Robot Sex In Our Future? Study Shows Robots Can Arouse Humans

Publish date: 2024-08-03

Stanford researchers have just pushed knowledge on the relationship between humans and robots one step further. Is robot sex in our future?

Robot Sex

Image Source: Sean Gallup/Getty Images

A recent Stanford University study that saw researchers building on the idea of the “uncanny valley” has turned up some surprising results.

The uncanny valley hypothesis describes the U-shaped relationship between how “human” a robot looks, and how comfortably humans receive them. The theory suggests that for a “familiar but distinctly non-human robot,” a natural human response would be “to look at them as a friendly, non-threatening computer,” according to the study’s press release.

Stanford researchers took the concept one step further, asking if these robots could provoke a stronger emotional response than friendliness in humans, such as physiological arousal (in layman’s terms: Can humans get turned on by robots?)

To answer this question, researchers Jamy Li, Wendy Ju, and Byron Reeves used Aldebaran Robotics’ NAO human-shaped robot, whose appearance the release describes as a cross between “C-3PO and Wall-E.”

The humanoid robot was programmed to verbally instruct participants to touch 13 parts of its body — ranging from the neck to the feet — and participants were fitted with a sensor on the fingers of their non-dominant hand to measure physiological arousal and reaction time.

Results showed that when participants touched the robot in intimate areas — such as the buttocks — they were more emotionally aroused than when they touched non-intimate areas like the neck and hands. Indeed, the researchers’ findings seem to suggest that people can, indeed, be “turned on” by a robot.

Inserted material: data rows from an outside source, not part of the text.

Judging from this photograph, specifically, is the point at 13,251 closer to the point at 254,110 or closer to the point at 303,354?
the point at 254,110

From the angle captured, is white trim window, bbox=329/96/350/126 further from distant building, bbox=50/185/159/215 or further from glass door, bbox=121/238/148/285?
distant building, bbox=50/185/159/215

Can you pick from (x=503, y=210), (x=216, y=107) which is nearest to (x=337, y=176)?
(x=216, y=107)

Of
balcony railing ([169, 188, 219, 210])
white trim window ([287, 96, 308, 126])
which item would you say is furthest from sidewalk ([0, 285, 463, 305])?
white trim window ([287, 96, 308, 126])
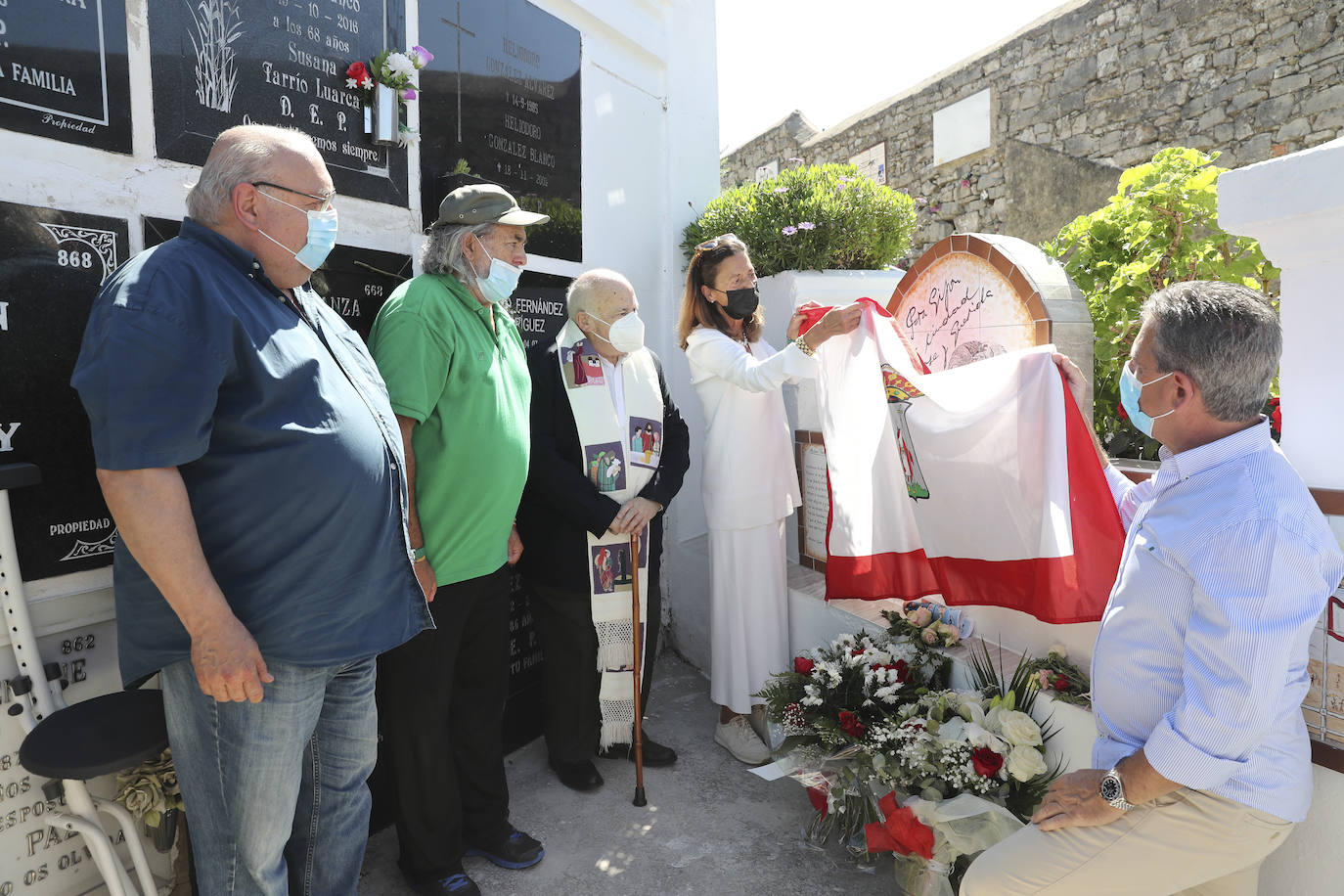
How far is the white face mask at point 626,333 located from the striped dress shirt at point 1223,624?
76.2 inches

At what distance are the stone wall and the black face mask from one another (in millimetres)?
5693

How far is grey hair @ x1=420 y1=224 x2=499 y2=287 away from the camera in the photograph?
2.71m

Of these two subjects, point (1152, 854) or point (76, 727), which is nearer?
point (1152, 854)

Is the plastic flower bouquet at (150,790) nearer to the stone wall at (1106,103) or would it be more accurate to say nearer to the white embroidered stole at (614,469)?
the white embroidered stole at (614,469)

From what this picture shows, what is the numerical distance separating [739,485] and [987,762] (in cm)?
146

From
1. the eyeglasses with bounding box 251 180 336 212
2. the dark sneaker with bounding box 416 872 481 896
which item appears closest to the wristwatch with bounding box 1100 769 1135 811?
the dark sneaker with bounding box 416 872 481 896

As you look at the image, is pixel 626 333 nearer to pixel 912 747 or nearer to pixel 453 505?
pixel 453 505

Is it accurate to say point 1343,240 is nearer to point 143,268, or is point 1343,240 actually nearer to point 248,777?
point 143,268

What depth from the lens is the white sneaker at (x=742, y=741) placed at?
11.4ft

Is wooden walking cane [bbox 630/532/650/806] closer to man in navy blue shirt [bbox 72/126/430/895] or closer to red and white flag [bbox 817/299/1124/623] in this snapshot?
red and white flag [bbox 817/299/1124/623]

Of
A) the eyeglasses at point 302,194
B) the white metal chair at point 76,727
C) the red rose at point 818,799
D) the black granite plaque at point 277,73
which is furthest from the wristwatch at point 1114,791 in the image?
the black granite plaque at point 277,73

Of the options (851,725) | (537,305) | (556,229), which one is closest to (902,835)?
(851,725)

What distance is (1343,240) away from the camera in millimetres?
1804

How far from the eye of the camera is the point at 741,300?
3352 millimetres
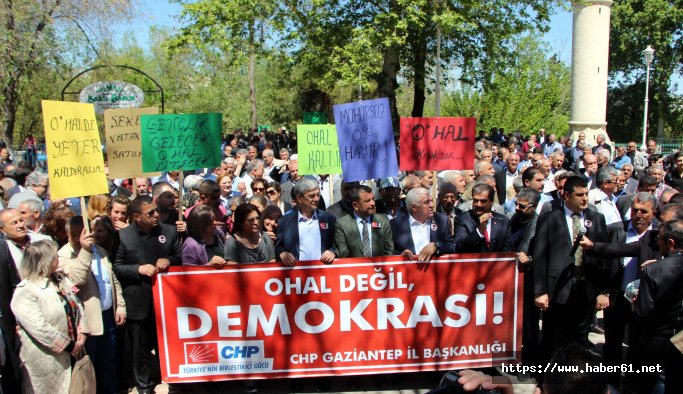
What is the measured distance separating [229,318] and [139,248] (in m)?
0.98

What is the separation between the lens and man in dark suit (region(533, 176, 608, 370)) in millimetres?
5574

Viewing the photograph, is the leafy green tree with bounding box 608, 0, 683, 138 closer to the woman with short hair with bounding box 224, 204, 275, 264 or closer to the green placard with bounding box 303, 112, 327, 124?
the green placard with bounding box 303, 112, 327, 124

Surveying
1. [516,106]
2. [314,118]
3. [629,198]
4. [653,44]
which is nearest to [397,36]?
[314,118]

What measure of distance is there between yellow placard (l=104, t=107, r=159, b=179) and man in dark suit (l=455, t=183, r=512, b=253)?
372cm

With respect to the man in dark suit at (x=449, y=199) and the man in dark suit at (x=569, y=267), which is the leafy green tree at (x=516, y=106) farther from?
the man in dark suit at (x=569, y=267)

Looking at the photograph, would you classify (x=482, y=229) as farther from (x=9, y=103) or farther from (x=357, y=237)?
(x=9, y=103)

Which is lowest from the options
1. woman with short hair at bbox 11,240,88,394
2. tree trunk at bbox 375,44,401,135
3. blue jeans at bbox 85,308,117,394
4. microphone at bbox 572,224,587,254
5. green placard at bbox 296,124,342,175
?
blue jeans at bbox 85,308,117,394

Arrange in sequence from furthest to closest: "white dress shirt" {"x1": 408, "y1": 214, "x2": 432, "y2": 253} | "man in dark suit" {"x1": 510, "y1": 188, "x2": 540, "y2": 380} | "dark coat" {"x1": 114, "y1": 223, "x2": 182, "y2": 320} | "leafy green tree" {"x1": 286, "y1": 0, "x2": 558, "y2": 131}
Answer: "leafy green tree" {"x1": 286, "y1": 0, "x2": 558, "y2": 131}
"man in dark suit" {"x1": 510, "y1": 188, "x2": 540, "y2": 380}
"white dress shirt" {"x1": 408, "y1": 214, "x2": 432, "y2": 253}
"dark coat" {"x1": 114, "y1": 223, "x2": 182, "y2": 320}

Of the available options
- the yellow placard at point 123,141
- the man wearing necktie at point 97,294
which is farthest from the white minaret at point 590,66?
the man wearing necktie at point 97,294

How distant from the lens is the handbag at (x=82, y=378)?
4.70 m

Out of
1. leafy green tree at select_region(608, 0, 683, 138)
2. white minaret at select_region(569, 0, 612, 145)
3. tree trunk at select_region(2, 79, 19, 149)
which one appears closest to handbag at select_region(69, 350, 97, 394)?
tree trunk at select_region(2, 79, 19, 149)

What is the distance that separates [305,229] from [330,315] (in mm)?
958

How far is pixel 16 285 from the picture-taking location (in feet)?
15.8

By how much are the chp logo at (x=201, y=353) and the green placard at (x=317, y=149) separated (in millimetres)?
2768
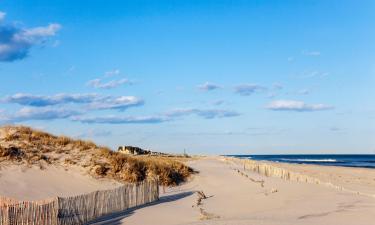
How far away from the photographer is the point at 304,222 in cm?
1845

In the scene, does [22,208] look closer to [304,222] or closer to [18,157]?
[304,222]

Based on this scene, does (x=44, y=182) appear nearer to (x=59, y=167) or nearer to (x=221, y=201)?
(x=59, y=167)

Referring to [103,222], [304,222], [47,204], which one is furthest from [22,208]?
[304,222]

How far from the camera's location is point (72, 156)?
2969 centimetres

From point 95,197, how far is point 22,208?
158 inches

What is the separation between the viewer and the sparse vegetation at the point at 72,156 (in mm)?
28188

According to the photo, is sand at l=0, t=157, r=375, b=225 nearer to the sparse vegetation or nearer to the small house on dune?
the sparse vegetation

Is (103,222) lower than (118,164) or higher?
lower

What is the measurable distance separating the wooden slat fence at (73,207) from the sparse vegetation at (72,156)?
615 cm

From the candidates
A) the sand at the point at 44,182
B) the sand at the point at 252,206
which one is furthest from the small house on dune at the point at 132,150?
the sand at the point at 44,182

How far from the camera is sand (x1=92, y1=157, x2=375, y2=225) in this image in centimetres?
1902

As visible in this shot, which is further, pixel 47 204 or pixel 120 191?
pixel 120 191

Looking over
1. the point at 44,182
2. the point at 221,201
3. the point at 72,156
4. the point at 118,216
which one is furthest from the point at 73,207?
the point at 72,156

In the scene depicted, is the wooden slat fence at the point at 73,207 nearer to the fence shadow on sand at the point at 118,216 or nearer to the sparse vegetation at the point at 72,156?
the fence shadow on sand at the point at 118,216
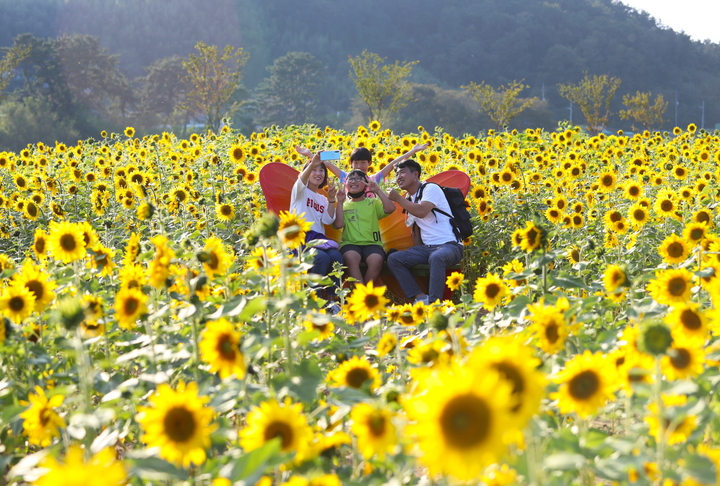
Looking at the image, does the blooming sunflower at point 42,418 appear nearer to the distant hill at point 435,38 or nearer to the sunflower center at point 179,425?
the sunflower center at point 179,425

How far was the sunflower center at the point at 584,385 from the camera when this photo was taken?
1669 millimetres

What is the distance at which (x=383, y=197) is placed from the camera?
214 inches

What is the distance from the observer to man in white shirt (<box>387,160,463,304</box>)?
17.6 ft

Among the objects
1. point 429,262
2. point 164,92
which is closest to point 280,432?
point 429,262

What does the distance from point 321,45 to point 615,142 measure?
51.8 m

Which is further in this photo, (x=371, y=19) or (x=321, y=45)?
(x=371, y=19)

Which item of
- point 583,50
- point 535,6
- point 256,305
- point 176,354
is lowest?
point 176,354

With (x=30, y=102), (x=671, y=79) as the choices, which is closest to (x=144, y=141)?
(x=30, y=102)

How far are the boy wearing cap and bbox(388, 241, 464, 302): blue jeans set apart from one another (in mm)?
159

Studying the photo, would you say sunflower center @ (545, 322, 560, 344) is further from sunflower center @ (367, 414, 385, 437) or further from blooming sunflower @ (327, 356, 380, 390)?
sunflower center @ (367, 414, 385, 437)

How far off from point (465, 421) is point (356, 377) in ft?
3.20

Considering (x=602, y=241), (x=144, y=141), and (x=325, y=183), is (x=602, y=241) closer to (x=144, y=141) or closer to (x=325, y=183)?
(x=325, y=183)

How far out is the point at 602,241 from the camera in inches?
209

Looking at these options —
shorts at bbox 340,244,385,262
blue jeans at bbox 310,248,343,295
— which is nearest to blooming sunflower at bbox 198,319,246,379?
blue jeans at bbox 310,248,343,295
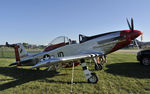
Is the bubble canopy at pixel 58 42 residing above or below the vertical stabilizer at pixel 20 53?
above

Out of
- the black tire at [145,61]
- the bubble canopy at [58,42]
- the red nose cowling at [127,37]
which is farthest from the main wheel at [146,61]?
the bubble canopy at [58,42]

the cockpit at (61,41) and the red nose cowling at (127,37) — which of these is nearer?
the red nose cowling at (127,37)

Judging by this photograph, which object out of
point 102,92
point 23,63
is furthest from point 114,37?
point 23,63

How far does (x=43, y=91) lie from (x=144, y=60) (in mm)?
7349

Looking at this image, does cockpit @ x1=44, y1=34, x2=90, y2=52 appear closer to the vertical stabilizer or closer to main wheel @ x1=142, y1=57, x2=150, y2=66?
the vertical stabilizer

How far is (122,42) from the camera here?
15.7 ft

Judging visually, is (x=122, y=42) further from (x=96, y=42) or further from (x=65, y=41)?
(x=65, y=41)

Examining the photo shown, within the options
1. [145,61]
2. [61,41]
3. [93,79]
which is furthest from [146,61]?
[61,41]

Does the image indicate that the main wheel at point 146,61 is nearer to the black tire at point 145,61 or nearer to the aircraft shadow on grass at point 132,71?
the black tire at point 145,61

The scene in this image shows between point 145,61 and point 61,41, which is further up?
point 61,41

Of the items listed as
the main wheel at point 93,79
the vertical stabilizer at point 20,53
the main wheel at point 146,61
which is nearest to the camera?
the main wheel at point 93,79

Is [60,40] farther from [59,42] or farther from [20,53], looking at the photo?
[20,53]

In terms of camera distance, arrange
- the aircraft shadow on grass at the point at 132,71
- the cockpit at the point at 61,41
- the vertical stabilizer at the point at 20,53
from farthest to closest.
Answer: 1. the vertical stabilizer at the point at 20,53
2. the cockpit at the point at 61,41
3. the aircraft shadow on grass at the point at 132,71

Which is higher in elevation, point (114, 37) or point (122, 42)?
point (114, 37)
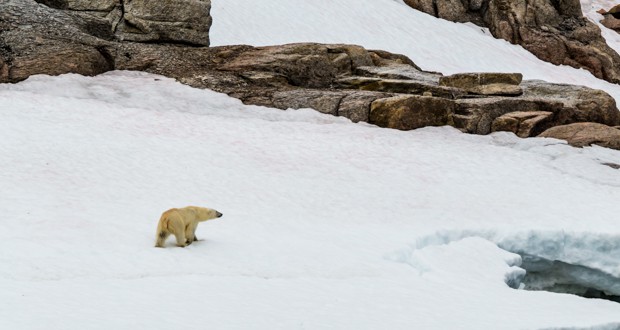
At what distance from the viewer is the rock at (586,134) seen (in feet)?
68.4

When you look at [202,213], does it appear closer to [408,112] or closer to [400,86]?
[408,112]

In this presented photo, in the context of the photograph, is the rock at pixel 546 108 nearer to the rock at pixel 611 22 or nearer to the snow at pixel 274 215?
the snow at pixel 274 215

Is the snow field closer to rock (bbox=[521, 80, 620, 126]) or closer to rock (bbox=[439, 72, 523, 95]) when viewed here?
rock (bbox=[521, 80, 620, 126])

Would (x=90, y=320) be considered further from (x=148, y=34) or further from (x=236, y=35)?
(x=236, y=35)

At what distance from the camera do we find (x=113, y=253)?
970 centimetres

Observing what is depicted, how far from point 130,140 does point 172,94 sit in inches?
203

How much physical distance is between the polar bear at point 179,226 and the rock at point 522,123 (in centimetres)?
1388

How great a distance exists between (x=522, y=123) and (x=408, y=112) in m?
3.74

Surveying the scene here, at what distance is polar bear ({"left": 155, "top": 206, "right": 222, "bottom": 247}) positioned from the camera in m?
10.2

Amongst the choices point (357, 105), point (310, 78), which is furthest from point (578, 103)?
point (310, 78)

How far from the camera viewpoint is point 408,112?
21484 millimetres

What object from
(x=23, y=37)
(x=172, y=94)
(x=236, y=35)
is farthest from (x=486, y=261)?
(x=236, y=35)

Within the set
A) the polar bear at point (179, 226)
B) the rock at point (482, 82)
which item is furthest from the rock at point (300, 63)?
the polar bear at point (179, 226)

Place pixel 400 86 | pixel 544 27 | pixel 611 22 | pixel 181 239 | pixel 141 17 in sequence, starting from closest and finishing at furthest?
1. pixel 181 239
2. pixel 400 86
3. pixel 141 17
4. pixel 544 27
5. pixel 611 22
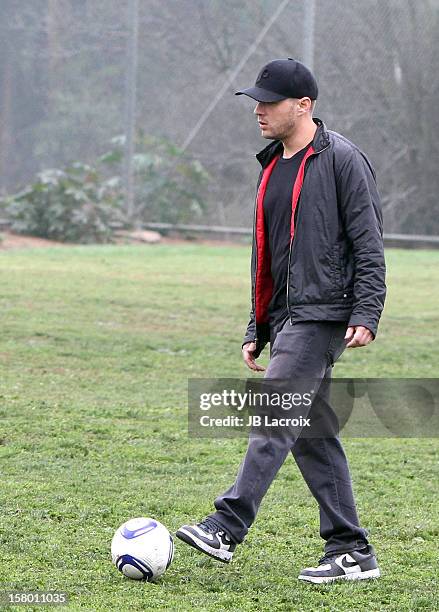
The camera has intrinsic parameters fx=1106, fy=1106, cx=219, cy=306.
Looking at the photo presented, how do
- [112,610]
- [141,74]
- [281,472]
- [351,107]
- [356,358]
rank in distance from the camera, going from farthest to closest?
[141,74] < [351,107] < [356,358] < [281,472] < [112,610]

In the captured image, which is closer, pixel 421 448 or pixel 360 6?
pixel 421 448

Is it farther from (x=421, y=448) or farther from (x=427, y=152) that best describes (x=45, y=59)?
(x=421, y=448)

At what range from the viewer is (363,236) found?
12.8ft

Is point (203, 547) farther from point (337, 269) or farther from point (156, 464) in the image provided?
point (156, 464)

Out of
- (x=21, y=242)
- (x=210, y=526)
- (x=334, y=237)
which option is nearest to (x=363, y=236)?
(x=334, y=237)

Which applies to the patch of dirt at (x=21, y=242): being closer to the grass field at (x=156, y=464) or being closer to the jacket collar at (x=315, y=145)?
the grass field at (x=156, y=464)

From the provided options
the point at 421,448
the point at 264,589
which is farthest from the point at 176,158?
the point at 264,589

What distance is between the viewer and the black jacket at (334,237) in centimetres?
389

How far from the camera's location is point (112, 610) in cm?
349

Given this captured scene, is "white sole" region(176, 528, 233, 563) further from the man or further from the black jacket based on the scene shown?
the black jacket

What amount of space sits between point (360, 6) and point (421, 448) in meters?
14.1

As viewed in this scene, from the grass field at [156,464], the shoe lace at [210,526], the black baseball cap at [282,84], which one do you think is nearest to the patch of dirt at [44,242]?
the grass field at [156,464]

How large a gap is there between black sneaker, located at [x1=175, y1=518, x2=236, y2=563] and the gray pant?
3 cm

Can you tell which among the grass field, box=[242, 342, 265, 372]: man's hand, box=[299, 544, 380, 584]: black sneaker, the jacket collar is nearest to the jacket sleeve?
the jacket collar
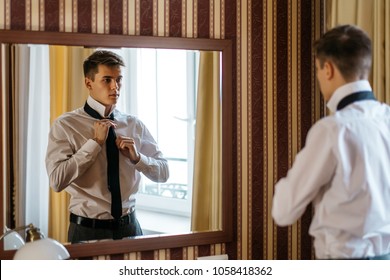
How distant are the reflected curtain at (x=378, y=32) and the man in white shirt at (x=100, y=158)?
0.97m

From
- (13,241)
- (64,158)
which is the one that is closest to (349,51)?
(64,158)

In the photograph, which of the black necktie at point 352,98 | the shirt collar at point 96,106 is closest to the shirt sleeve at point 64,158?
the shirt collar at point 96,106

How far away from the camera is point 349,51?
161cm

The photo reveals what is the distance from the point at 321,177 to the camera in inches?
60.2

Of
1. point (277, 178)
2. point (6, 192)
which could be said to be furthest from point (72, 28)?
point (277, 178)

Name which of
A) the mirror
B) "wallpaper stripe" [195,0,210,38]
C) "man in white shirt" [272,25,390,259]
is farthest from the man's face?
"man in white shirt" [272,25,390,259]

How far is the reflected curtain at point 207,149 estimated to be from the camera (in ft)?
8.08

“Our work shows that robots are a new form of media that is particularly powerful. It shows that people respond to robots in a primitive, social way,” said Li.

“Social conventions regarding touching someone else’s private parts apply to a robot’s body parts as well. This research has implications for both robot design and theory of artificial systems.”

While groundbreaking — at present not much is known about the power of touch between a robot and a human — researchers have mixed feelings about their findings.

“Social robots can elicit tactile responses in human physiology, a result that signals the power of robots, and should caution mechanical and interaction designers about positive and negative effects of human-robot interactions,” the researchers said.